To describe outcomes associated with a health maintenance organization (HMO)-sponsored disease management program for diabetes.


Descriptive study that compared outcomes of patients with diabetes before and after entry into a disease management program.


The study was conducted in a mixed-model HMO with 275,000 members. The disease management program included a Steering Committee, clinical guidelines, primary care site-based diabetes education, coverage of glucose meters and strips, simplified outcomes reporting, and support of clinical leadership. Data were obtained for 5332 continuously enrolled patients who voluntarily entered the disease management program; 3291 patients (61.7%) received 3 months or more of follow-up, and 663 (12.4%) received 1 year or more of follow-up. The primary outcomes were change from baseline of mean hemoglobin A1c (HbA1c) and medication use after 3 months and 1 year of follow-up.


The mean baseline HbA1c for all program participants was 8.51% (standard deviation [SD] = 1.86%). At 3 months of follow-up, the mean HbA1c value for 2794 of 3291 participants (84.0%) had decreased to 7.41% (SD = 1.33%; P = .0001). At 1 year of follow-up, the HbA1c value, available for 605 of 663 patients (91.3%), had decreased from a mean baseline value of 8.76% (SD = 1.87%) to 7.41% (SD = 1.24%; P = .0001). Among 663 patients with 1 year of follow-up, insulin use increased from 30.0% to 31.6%, and sulfonylurea use decreased from 40.7% to 33.8%. Troglitazone and metformin use increased from 7.7% and 23.8%, respectively, to 16.4% and 28.8%, respectively.

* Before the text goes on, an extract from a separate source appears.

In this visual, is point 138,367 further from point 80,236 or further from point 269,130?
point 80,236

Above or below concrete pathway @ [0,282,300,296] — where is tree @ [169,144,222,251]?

Our data suggest that a multifaceted disease management program for diabetes can result in significant short-term improvements in glycemic control in the managed care setting. While the improvement in the HbA1c was accompanied by an increase in the use of insulin, troglitazone, and metformin, we suggest the influence of disease management on glycemic control among our participants was significant and should be considered in future studies in this area.